» **課題一覧**
1. リストのうち、「Do you think」を含む行で始まり「the water reflection at [68,224], the」を含む行で終わる部分を、そのまま写せ。画像は入れないこと。
2. 『月刊ドライブイン』をめぐる対談を、最後の発言の後から書き継げ。

» **原文**
-*-
もう一つ、『月刊ドライブイン』を出しているときに気にかけていたのは、地域を散らすっていうことで。『月刊ドライブイン』は1号につき2軒のドライブインに取材してましたけど、そこで「今回は岩手と青森のドライブインです」とやってしまうと、読んでくださる方は「ああ、今回は東北に出かけたんだな」と安心して読める気がして。それだとインパクトが薄いですけど、「今回は北海道と阿蘇のドライブインです」となれば、「えっ、全然違う方向に出かけてるじゃん」ということでギョッとしてもらえるんじゃないかと思ったんです。そこでざわついてもらえないことには反響がないなと思って、取り上げるお店は散らすようにしてましたね。
森山
じゃあ、2回目、3回目の訪問に関しては、月刊ペースで行ってたんだ?
橋本
そうですね。前の号を入稿した瞬間から「次はどこに取材したいんだっけ?」とノートを取り出して、そのお店に足を運んで依頼して、オーケーならもう一度訪問して話を聞かせてもらうってことを繰り返してました。
森山
『BOOK5』(トマソン社)という雑誌の最終号(vol.19/2016年)が「年末恒例アンケート 今年の収穫」特集で、僕も声をかけてもらってアンケートに答えたんです。「今年出会った本とそれ以外の収穫を」との設問に、本以外のものとして選んだものの一つがNHKの『ドキュメント72時間』だったんですね。「市井の人の顔と言葉から目が離せなくなる。こういう風景を活字で、本で記録したい」と、当時僕は書いています。『ドキュメント72時間』は、皆さんもよくご存知だと思うんですけど、ああいうことが本でできないかとずっと考えていたから、『月刊ドライブイン』を読んだときは「やられた」と思ったんですよ。『ドキュメント72時間』は、それぞれの場所に来るお客さんに取材することが多いけれども、そこに出てくる人たちの表情や言葉が、どんな有名人や成功者の言葉よりも自分の中に入ってくる。偶然その場所に来て、投げかけられた問いにぽつぽつ答える言葉や、態度のようなものに、とても大切なものを受け取ることがある。それをどうすれば活字でやれるだろうか、成立させられるだろうかと思っていたら、橋本君が『月刊ドライブイン』でそれをやってた。だから、何で自分のスタンド・ブックスから『ドライブイン探訪』を出さなかったんだろうと(笑)。
-*-
» **課題用データ**

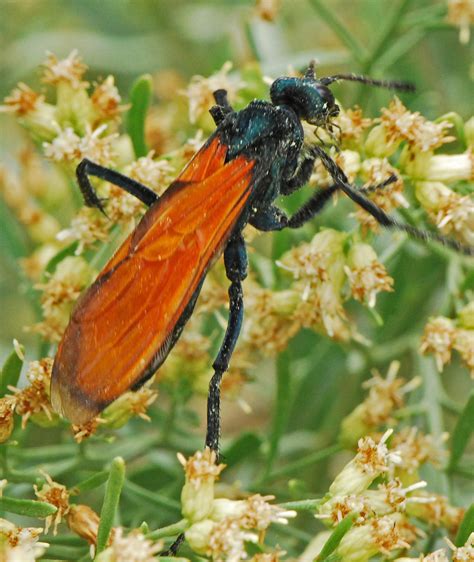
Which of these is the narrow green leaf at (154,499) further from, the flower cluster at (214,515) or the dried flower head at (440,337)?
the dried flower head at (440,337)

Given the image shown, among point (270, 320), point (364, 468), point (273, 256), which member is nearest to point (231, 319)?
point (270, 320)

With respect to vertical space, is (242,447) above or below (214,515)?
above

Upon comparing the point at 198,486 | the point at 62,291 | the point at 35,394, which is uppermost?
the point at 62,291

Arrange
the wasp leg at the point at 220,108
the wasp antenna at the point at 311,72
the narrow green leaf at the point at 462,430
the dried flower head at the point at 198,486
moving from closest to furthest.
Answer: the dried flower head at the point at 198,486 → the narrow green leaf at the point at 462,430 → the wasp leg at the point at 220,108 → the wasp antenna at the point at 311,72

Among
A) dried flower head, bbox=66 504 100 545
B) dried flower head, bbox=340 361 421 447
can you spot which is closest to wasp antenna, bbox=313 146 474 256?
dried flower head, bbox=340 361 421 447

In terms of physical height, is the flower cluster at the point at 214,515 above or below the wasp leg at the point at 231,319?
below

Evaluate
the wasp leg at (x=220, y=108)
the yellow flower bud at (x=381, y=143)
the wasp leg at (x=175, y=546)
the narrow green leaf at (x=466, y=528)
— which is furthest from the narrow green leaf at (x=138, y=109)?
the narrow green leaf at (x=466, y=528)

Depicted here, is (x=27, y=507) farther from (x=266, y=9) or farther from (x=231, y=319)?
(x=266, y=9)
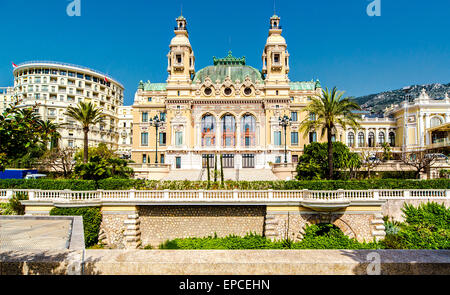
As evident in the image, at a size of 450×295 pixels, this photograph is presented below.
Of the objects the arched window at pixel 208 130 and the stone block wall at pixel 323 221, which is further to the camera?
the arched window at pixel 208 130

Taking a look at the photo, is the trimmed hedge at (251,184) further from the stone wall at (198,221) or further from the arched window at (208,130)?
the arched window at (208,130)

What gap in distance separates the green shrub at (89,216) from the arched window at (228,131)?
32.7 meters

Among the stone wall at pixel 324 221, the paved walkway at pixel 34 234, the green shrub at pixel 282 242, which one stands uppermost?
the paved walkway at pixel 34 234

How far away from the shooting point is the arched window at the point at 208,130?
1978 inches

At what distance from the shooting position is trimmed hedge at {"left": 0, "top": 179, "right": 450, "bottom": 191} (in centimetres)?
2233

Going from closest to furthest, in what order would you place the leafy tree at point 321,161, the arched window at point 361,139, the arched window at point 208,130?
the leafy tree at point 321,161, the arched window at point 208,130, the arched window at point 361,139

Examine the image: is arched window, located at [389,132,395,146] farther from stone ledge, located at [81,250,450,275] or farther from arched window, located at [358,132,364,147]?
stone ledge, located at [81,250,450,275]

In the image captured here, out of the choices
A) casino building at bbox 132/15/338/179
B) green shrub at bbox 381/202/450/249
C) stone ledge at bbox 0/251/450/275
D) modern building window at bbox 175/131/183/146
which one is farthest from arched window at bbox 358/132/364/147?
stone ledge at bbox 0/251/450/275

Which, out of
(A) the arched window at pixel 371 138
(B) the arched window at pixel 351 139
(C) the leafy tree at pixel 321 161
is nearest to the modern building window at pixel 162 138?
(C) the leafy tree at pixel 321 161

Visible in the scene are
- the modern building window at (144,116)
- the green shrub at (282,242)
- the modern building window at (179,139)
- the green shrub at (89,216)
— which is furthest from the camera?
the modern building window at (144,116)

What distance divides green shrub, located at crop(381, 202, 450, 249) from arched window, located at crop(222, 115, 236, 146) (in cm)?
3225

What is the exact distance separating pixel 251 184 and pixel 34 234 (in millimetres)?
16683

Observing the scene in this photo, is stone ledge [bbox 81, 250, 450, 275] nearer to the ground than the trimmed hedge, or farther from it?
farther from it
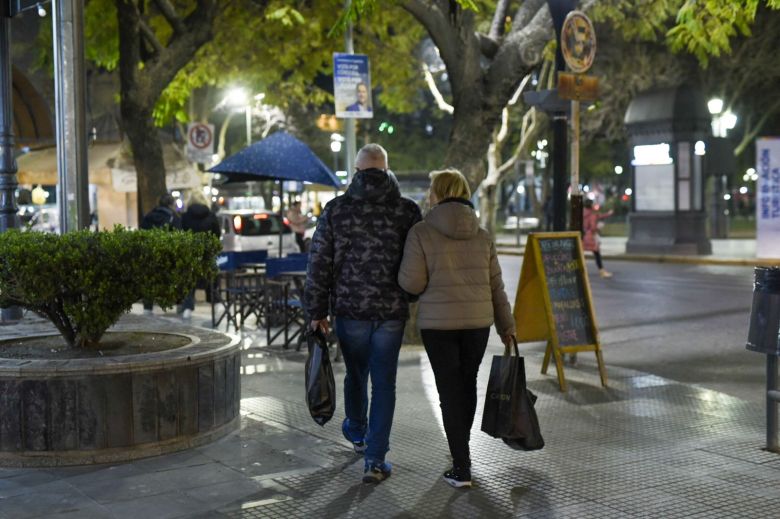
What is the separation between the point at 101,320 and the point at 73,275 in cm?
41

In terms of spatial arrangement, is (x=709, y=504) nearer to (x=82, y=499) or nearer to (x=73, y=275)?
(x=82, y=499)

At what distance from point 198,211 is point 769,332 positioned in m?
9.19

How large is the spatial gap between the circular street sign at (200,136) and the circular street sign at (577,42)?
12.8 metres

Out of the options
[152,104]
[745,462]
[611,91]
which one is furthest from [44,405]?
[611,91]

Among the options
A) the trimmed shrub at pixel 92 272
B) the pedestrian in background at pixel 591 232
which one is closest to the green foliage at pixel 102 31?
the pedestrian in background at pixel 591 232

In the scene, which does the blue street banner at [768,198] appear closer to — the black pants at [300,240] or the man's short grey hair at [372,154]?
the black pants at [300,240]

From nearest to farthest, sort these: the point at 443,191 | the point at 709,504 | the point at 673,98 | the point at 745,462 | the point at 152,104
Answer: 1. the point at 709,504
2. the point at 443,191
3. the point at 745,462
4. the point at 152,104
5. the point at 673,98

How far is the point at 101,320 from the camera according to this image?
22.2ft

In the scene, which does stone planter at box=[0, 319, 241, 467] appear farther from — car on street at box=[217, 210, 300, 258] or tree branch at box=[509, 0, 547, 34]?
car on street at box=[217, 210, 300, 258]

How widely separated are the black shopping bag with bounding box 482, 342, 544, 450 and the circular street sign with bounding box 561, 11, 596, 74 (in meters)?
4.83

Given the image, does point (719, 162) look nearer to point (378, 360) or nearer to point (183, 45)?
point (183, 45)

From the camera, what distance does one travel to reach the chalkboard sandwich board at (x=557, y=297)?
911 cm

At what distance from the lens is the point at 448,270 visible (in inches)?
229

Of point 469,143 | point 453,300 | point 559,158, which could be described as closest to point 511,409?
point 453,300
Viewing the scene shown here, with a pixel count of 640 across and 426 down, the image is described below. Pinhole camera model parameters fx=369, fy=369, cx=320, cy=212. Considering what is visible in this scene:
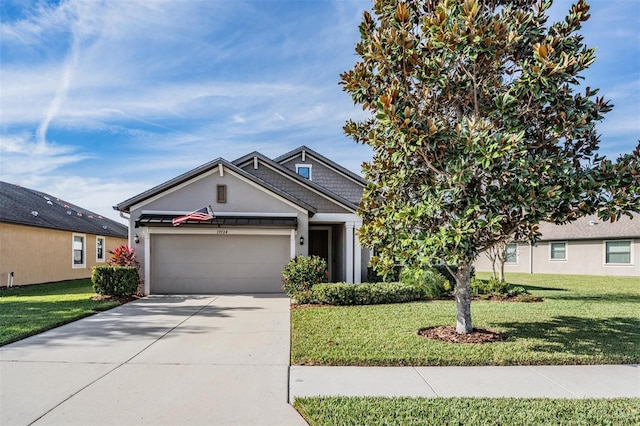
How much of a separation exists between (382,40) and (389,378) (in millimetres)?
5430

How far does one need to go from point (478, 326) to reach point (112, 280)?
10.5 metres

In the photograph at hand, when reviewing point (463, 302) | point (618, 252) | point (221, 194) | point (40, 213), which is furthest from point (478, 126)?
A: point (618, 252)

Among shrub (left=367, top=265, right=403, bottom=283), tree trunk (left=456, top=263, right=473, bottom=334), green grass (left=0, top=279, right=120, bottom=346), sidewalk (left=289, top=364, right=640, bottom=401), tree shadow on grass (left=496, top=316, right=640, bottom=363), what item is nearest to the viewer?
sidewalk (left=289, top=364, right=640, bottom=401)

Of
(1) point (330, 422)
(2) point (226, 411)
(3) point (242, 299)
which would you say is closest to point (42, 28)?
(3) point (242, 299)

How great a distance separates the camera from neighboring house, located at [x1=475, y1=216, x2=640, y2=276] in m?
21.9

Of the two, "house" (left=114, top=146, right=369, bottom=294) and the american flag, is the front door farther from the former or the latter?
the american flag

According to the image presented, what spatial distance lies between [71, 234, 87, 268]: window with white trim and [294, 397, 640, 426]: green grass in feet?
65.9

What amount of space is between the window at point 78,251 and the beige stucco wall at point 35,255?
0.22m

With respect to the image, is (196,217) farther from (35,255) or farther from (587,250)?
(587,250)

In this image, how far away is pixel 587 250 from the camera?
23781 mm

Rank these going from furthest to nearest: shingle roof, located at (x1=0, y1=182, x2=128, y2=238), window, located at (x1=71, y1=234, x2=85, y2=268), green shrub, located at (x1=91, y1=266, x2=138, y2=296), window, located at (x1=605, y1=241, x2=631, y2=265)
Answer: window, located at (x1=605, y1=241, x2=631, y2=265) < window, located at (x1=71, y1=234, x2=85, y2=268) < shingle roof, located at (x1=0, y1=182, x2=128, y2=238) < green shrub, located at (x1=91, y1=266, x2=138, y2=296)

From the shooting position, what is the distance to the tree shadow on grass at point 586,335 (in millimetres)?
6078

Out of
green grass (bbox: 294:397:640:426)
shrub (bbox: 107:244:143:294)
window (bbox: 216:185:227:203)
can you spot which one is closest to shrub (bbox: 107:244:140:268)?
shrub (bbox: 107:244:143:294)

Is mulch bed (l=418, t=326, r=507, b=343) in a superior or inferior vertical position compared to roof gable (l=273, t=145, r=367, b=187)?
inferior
-*-
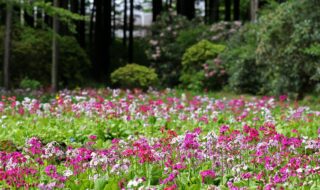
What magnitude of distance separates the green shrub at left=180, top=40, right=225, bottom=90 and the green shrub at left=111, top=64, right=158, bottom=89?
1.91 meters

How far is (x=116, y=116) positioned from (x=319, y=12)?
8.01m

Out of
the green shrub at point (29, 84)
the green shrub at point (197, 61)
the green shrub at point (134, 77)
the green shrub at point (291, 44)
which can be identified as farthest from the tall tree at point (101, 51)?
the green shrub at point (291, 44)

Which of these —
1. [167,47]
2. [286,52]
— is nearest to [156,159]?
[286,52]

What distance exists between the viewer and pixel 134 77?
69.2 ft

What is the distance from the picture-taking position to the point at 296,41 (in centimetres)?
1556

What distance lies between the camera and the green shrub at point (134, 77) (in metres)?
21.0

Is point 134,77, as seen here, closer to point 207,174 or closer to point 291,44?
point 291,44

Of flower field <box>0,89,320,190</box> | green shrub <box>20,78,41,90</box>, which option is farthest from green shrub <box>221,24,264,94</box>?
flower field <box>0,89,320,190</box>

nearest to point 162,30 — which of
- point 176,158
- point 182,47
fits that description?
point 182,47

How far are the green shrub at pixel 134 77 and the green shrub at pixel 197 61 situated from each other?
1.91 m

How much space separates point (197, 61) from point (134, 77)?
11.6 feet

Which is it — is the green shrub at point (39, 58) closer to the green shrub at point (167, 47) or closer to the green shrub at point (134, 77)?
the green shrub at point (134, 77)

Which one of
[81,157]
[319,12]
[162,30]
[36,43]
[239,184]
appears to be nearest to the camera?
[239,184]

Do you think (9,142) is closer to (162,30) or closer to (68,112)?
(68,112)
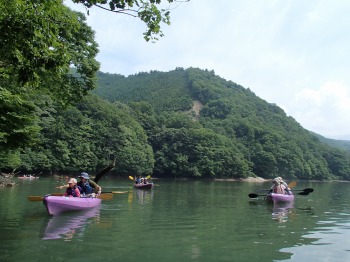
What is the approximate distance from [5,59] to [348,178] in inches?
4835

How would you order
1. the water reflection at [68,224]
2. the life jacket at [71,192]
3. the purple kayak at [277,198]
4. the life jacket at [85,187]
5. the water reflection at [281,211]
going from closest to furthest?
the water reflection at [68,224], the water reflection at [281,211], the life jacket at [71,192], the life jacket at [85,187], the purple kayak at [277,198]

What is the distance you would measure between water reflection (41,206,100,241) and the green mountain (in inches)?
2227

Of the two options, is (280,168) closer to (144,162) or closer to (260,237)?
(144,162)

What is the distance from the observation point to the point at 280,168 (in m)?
-*-
» **最終解答**
1.
Do you think (9,142) is closer to (162,30) or closer to (68,112)?
(68,112)
What is the approximate distance from [5,59] to [348,178] in inches?
4835

How would you order
1. the water reflection at [68,224]
2. the life jacket at [71,192]
3. the purple kayak at [277,198]
4. the life jacket at [85,187]
5. the water reflection at [281,211]
going from closest to furthest?
the water reflection at [68,224], the water reflection at [281,211], the life jacket at [71,192], the life jacket at [85,187], the purple kayak at [277,198]

2.
橋本
ありがとうございます。『月刊ドライブイン』には毎号裏テーマみたいなものがあって、第4号であれば「沖縄」だったんです。そこで沖縄のドライブインを取材するとして、一つはスープというものを軸に書きたいなと思っていたんですね。そこで候補の一つとして考えていたのは、恩納村にある「シーサイドドライブイン」というお店だったんですけど、ここはまさに『ドキュメント72時間』で取り上げられたんですよね。それだと後追いになってしまうんじゃないかということで、別の店にしようと考えて、もう一つ気になっていた本部町の「ドライブインレストランハワイ」に取材して。今になってみると、「ハワイ」で話を聞けて本当によかったなと思ってますし、「シーサイドドライブイン」を取材しても後追いみたいな記事にはならなかっただろうなと思うんですけど、『ドキュメント72時間』のことは一方的に意識してますね。
森山
群馬の「ドライブイン七輿」は『ドキュメント72時間』が取り上げたんだっけ?
橋本
『ドキュメント72時間』には出てないと思いますけど、夕方のニュース番組の特集コーナーとかでは何度も取り上げられてますね。ただ、それに関しては「これなら全然勝てる」と思っていたので、気にしてなかったです。
森山
勝負してたんだね。橋本君が活字にしてきたテーマはこれまでにもいろいろあったけど、『月刊ドライブイン』を読んだとき、何か掴んだなと感じがしました。僕は『QJ』のあとに、『dankaiパンチ』(飛鳥新社)という雑誌に関わって。そのあと『マンスリーよしもとPLUS』(ヨシモトブックス)という雑誌を作って、そこでは一緒にお仕事をすることもありましたね。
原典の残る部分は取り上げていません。